Additionally, according to the Reserve Bank of India, the expectations regarding inflation held by households often adjust slowly. This indicates that consumers have adaptive expectations, where expectations on future conditions (like inflation) adjust based on new information received. Holding adaptive expectations also challenges rational consumer behavior assumptions, because rational behavior assumes consumers form their future expectations based only on past trends.

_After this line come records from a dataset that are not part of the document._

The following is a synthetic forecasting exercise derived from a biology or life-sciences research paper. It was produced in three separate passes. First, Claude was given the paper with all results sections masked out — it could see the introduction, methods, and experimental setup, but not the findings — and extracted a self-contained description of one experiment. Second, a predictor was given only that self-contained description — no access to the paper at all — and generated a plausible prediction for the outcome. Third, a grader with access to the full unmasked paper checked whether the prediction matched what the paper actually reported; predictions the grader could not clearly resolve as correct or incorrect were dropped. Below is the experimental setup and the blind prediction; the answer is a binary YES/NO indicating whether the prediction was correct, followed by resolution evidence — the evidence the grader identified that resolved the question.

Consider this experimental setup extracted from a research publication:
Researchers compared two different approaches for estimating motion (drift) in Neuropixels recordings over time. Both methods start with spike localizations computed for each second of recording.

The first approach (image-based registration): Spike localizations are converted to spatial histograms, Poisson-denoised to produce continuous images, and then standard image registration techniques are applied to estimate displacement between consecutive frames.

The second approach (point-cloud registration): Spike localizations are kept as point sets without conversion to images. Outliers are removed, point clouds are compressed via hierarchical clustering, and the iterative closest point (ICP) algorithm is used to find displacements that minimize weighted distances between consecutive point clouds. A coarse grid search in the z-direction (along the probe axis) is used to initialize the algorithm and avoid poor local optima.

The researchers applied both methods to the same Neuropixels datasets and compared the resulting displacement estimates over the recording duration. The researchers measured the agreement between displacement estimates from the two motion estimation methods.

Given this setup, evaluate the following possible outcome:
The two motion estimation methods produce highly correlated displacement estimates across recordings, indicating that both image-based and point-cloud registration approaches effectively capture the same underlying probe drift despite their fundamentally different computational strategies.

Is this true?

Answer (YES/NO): YES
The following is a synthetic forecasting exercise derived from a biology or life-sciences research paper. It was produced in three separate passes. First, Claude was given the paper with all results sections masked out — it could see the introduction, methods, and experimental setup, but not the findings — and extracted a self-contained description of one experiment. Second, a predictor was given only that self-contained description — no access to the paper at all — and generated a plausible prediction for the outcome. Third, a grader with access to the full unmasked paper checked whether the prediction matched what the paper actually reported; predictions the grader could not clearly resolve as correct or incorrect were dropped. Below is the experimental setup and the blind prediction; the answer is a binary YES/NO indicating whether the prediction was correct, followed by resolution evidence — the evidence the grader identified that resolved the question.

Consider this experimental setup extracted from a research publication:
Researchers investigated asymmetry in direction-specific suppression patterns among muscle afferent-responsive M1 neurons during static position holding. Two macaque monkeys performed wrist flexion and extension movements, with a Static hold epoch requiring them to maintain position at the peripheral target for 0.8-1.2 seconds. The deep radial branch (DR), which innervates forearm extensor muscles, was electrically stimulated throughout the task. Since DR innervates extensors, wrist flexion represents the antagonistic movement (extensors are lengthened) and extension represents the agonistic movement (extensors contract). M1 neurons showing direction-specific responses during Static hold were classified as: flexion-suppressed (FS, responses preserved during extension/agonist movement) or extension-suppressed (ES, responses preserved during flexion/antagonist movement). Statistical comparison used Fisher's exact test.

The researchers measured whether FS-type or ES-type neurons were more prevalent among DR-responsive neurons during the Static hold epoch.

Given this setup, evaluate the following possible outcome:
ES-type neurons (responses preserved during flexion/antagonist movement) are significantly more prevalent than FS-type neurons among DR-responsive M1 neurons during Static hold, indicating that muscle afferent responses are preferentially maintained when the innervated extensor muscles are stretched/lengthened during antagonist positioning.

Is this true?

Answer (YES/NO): YES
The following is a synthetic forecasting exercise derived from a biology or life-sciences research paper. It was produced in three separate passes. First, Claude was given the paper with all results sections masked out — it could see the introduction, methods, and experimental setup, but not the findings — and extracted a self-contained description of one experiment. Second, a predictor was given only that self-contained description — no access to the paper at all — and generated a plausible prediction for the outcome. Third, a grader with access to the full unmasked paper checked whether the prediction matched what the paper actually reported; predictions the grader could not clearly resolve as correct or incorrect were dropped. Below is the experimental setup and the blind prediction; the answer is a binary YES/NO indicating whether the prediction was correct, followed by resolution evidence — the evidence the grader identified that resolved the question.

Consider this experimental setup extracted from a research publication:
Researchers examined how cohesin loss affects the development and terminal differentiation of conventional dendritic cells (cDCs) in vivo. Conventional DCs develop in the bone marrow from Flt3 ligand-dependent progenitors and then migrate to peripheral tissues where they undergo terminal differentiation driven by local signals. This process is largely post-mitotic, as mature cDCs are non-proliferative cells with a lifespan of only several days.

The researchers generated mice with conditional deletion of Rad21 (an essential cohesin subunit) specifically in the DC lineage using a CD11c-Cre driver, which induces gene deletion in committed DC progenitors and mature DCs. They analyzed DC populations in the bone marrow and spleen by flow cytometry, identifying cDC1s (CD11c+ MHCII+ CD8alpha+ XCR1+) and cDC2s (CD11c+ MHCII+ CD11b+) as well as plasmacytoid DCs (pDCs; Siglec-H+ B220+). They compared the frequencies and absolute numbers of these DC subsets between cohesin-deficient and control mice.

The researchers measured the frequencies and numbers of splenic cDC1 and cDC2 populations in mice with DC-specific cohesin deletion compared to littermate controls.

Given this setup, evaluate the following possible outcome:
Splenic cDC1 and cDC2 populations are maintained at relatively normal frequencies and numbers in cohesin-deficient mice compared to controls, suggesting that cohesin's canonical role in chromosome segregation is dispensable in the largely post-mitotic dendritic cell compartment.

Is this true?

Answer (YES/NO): NO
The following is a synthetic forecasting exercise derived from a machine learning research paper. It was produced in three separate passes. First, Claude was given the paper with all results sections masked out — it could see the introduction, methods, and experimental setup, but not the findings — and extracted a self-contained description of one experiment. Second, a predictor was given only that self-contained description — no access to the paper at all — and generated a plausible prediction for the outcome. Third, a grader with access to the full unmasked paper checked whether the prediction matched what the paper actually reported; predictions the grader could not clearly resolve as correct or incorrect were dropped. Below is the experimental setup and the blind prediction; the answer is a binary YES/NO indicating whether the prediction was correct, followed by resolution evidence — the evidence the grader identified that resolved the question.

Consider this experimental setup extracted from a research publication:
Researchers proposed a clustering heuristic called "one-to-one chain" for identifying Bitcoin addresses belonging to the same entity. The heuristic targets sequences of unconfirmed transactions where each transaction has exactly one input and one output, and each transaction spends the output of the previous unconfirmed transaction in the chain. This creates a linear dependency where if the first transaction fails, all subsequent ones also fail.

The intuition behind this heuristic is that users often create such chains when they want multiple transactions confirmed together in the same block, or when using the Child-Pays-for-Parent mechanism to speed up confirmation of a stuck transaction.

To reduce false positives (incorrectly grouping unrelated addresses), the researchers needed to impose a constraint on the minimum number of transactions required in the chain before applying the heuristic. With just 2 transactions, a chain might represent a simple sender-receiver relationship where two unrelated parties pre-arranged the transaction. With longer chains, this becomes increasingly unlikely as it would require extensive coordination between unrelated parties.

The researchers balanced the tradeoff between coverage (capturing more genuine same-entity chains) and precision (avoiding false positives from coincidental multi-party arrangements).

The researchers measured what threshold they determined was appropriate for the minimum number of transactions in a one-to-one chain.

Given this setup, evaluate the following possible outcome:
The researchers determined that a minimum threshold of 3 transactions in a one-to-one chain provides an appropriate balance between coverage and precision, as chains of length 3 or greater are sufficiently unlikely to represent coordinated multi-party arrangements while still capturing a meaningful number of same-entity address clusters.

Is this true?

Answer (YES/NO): YES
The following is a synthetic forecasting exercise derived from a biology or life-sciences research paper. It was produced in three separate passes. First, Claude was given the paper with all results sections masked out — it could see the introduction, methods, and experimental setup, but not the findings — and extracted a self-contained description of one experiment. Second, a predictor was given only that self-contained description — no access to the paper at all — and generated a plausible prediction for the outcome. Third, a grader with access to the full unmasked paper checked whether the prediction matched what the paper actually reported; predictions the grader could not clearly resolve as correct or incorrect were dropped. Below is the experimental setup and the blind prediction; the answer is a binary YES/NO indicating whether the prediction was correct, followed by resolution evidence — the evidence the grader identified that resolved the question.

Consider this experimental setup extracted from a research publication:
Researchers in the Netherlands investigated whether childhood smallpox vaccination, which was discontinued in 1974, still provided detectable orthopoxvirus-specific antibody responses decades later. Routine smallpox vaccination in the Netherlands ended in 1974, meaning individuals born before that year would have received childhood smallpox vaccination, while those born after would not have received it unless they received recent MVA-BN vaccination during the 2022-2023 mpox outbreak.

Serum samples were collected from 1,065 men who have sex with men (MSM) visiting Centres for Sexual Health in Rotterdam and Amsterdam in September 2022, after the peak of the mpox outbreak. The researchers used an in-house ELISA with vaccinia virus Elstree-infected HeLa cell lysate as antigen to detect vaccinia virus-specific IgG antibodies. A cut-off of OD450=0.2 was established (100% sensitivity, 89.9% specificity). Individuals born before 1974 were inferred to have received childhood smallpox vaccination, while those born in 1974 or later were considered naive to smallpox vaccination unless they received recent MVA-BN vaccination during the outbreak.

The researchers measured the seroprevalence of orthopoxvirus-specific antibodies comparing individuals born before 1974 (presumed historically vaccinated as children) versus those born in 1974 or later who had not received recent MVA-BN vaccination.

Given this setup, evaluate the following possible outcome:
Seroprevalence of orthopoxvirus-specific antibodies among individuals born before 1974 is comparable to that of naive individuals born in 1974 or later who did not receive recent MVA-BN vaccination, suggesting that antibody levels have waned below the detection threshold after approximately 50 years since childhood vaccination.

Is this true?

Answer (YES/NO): NO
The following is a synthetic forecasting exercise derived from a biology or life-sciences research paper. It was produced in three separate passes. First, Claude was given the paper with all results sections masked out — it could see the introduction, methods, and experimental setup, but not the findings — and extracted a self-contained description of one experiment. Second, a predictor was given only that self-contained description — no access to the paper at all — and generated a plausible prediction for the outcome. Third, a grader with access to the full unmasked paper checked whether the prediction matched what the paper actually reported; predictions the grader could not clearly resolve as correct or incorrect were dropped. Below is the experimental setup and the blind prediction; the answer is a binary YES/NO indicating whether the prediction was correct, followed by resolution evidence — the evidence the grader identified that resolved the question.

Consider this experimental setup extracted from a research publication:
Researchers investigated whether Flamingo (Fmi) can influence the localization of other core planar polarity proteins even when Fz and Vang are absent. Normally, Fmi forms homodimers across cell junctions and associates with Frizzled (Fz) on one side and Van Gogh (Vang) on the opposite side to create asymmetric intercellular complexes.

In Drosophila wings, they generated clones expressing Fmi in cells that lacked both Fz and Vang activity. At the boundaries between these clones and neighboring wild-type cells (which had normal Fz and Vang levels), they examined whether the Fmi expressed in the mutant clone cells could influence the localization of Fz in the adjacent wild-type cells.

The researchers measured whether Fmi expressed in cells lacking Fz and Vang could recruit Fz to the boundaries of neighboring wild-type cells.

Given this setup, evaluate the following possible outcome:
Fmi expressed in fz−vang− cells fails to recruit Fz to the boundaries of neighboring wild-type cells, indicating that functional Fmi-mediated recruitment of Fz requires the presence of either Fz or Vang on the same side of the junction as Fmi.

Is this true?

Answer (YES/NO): NO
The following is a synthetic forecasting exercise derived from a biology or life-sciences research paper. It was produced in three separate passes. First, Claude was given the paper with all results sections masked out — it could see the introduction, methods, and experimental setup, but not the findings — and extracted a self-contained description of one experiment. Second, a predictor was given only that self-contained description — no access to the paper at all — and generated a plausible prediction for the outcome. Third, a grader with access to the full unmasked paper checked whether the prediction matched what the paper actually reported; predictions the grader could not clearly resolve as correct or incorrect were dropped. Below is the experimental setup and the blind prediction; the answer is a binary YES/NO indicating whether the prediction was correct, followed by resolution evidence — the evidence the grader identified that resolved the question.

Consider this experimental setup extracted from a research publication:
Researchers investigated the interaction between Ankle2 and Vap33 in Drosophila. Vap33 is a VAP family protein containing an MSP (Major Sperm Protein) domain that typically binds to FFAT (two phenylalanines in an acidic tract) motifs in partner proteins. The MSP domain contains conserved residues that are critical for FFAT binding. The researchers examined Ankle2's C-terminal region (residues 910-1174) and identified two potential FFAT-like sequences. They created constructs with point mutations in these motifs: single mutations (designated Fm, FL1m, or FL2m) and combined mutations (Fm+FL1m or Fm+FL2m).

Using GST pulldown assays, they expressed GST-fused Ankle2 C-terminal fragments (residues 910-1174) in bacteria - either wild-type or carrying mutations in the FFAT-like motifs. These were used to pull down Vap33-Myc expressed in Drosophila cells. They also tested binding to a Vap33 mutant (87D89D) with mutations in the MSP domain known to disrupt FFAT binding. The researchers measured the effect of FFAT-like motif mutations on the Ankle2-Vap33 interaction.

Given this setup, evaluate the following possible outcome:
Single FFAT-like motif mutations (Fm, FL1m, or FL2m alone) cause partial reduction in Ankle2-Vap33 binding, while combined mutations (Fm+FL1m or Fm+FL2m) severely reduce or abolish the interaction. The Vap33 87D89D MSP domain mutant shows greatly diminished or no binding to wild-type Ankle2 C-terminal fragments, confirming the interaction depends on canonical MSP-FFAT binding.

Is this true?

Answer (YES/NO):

Aside from the influence of expectations, loss averse and precautionary tendencies may also drive consumption rather than just logical thinking processes. For example this could be something as simple as buying a shirt you do not actually need just because the online discount will expire soon, where you care more about missing out on the sale rather than the item itself. This is known as present bias where individuals choose short term immediate rewards over long term benefits. Connecting this to trends seen on a larger scale, according to data from the Ministry of Statistics and Programme Implementation, households often reduce spending quickly when prices rise, however they do not increase their spending by the same amount when inflation rates drop. This highlights the role of loss aversion in driving consumption, where households feel the need to spend more when prices fall because of fear of missing out. To provide further evidence, according to the Reserve Bank of India, households often deposit more in the bank when they are less confident in the economy reflecting intertemporal optimization. This implies that people prefer safety over considering future utility maximization, shown by households choosing to save more money in banks, highlighting how behavioral factors impact decision making.
Loss averse tendencies also lead to impulse spending because the fear of missing out on short term gratification is greater than the value of saving. This is seen in UPI transaction volumes often increasing during promotional cycles as recorded by the National Payments Corporation of India.
To dive deeper into the role behavior factors play on decision making processes, the influence of biases and heuristics can directly undermine rationality. Availability bias in particular can impact consumer behavior where individuals may form perceptions based on prices of goods that are most frequently observed, rather than considering overall changes in price. For example, according to the Ministry of Statistics and Programme Implementation, consumers’ perceptions on inflation are shaped by overweighting goods they purchase often (such as groceries or fuel) even if inflation rates are stable, demonstrating availability bias. Anchoring bias can also play a role here where individuals base their perceptions off of the first piece of information they receive, distorting their judgement. Varied perceptions on inflation directly impact spending habits and therefore levels of consumption.
Furthermore, mental shortcuts used to make decisions known as heuristics also impact consumption, where households may use heuristics to direct their savings. For instance when inflation rates rise, Indian households allocate savings towards gold, an investment with cultural significance. Tendency to allocate savings towards a culturally significant investment in Indian culture demonstrates the impact of cultural heuristics on decision making, challenging assumptions of rationality.
While traditional economics may assume rational consumer behavior, trends studied by modern economists challenges this idea and instead implies that psychological factors drive decision making processes. Overall, due to the prominent influence of future expectations, precautionary tendencies and biases, it can be suggested that Indian consumers are not perfectly rational.